Impossible Foods, the manufacturer of a plant-based burger known for its use of heme–the protein that makes blood red and gives meat a large part of its flavor–has raised $387 million to date. Just, a food tech company that started with a plant-based version of mayo and plans to soon launch a “cultured meat” or “clean meat” grown in bioreactors, has raised $220 million. Reese says that more funding could move the field much more quickly.

“In the scope of global technologies, that’s still not much funding,” he says. “If just one government decides to pick up the flag and carry this as one of their most important technological issues, the way renewable energy or solar or something has been picked up, we could see really, really rapid technological progress.” New policies–like meat taxes, which some governments have considered–could also accelerate the adoption of alternatives.

Impossible Foods aims to eliminate the need to use animals in food production by 2035. Richard Branson, who has invested in startups in the field, says that he thinks all meat could be “clean” or plant-based within three decades.

“As a social scientist, as someone who doesn’t have the same incentives, I do take a more pessimistic outlook,” Reese says. “You have to consider the logistics–the meat industry is particularly embedded and particularly large–it’s over $1 trillion globally.
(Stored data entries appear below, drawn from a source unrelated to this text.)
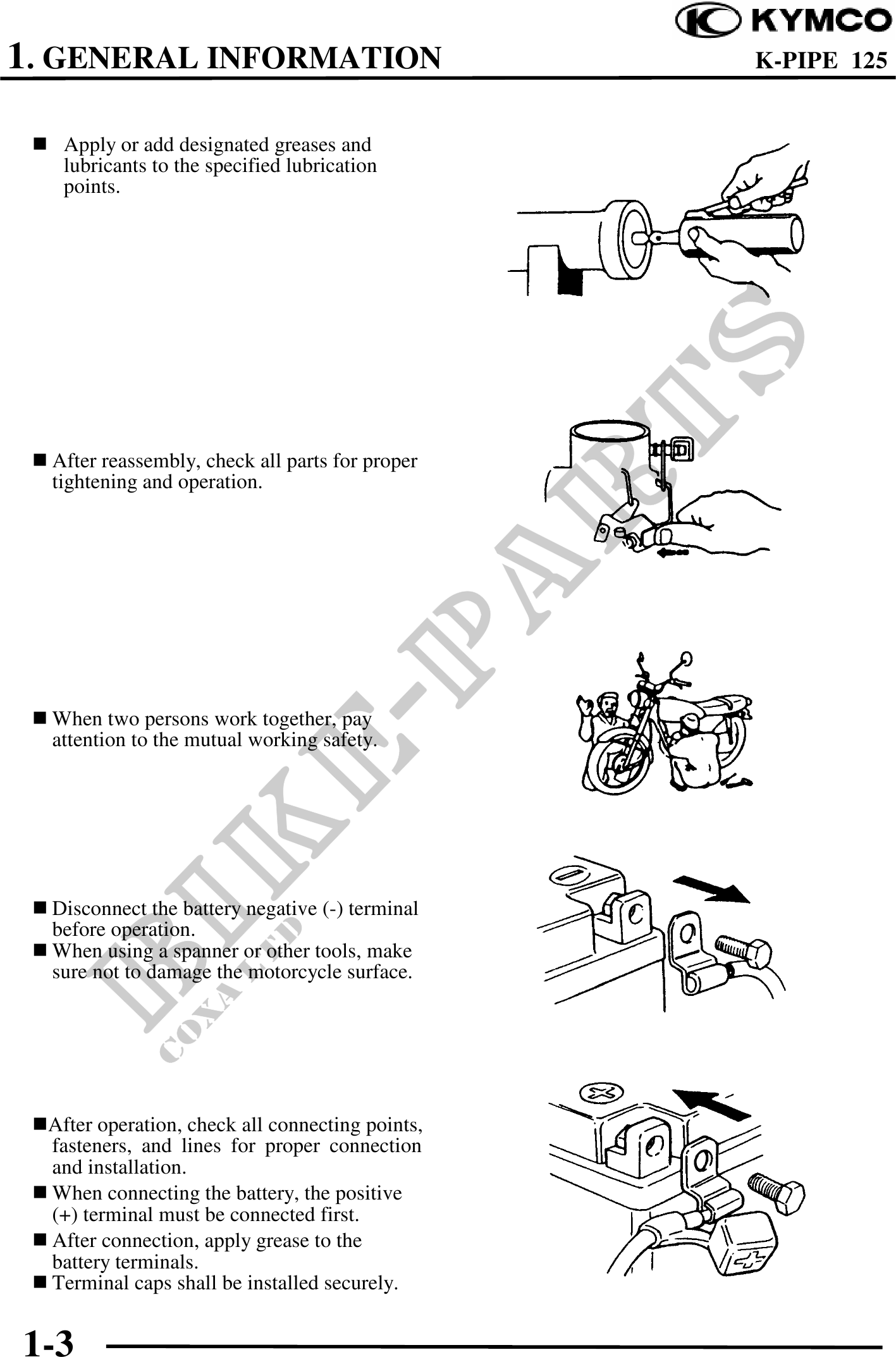 KYMCO

1. GENERAL INFORMATION K-PIPE 125

■ Apply or add designated greases and lubricants to the specified lubrication points.

■ After reassembly, check all parts for proper tightening and operation.

■ When two persons work together, pay attention to the mutual working safety.

■ Disconnect the battery negative (-) terminal before operation.
■ When using a spanner or other tools, make sure not to damage the motorcycle surface.

■After operation, check all connecting points, fasteners, and lines for proper connection and installation.
■ When connecting the battery, the positive (+) terminal must be connected first.
■ After connection, apply grease to the battery terminals.
■ Terminal caps shall be installed securely.

BIKE-PARTS
COXA LTD

1-3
So that makes me think that even if we get really rapid moral changes and this exciting new technology, it’s still going to take decades . . . to get to all corners of the globe.” Still, he argues that by 2050, more than half of meat, dairy, and eggs in high-income countries could be animal-free. By the end of the century, that could potentially be true for all “meat” everywhere.
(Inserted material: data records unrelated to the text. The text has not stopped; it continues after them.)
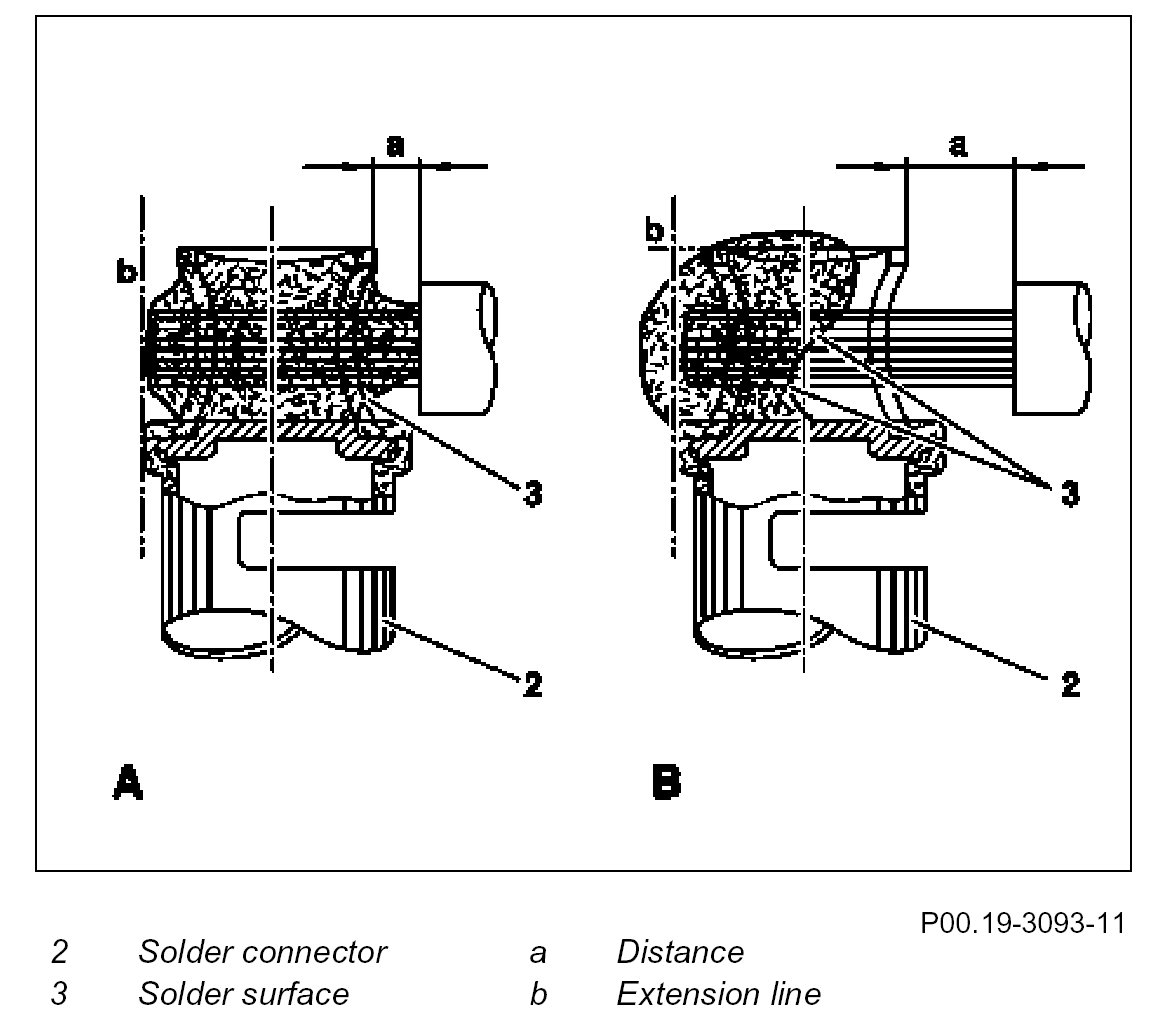 a
b
3
2
A

a
b
3
2
B

P00.19-3093-11

2 Solder connector
3 Solder surface

a Distance
b Extension line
One of the big issues, of course, is social acceptance–something that Reese, who grew up in Texas near cattle ranches, understands well. In the book, he talks through the fallacies in some common arguments about nutrition (meat is not necessary for health), naturalness (animals bred to live on factory farms, with growth hormones and antibiotics, are not “natural”), or the idea that it’s possible to raise animals for meat humanely (even producing eggs humanely may not be possible at scale). Reese argues that social pressure can help people make the shift, whether through campaigns that tout vegan celebrities or through other forms of social proof that societies can move beyond eating meat produced from animal agriculture.

By 2100, he predicts in the book, “all forms of animal farming will seem outdated and barbaric.” The date may be not be precise, but it’s important, he tells Fast Company, to take the long view. “It’s just really important for us to speculate,” he says. “It’s important for us to have long-term strategies. A lot of movements, I think, falter because they are too focused on just what can we achieve tomorrow and not how do we build a movement–how do we build social momentum and legislative momentum for long-term goals.”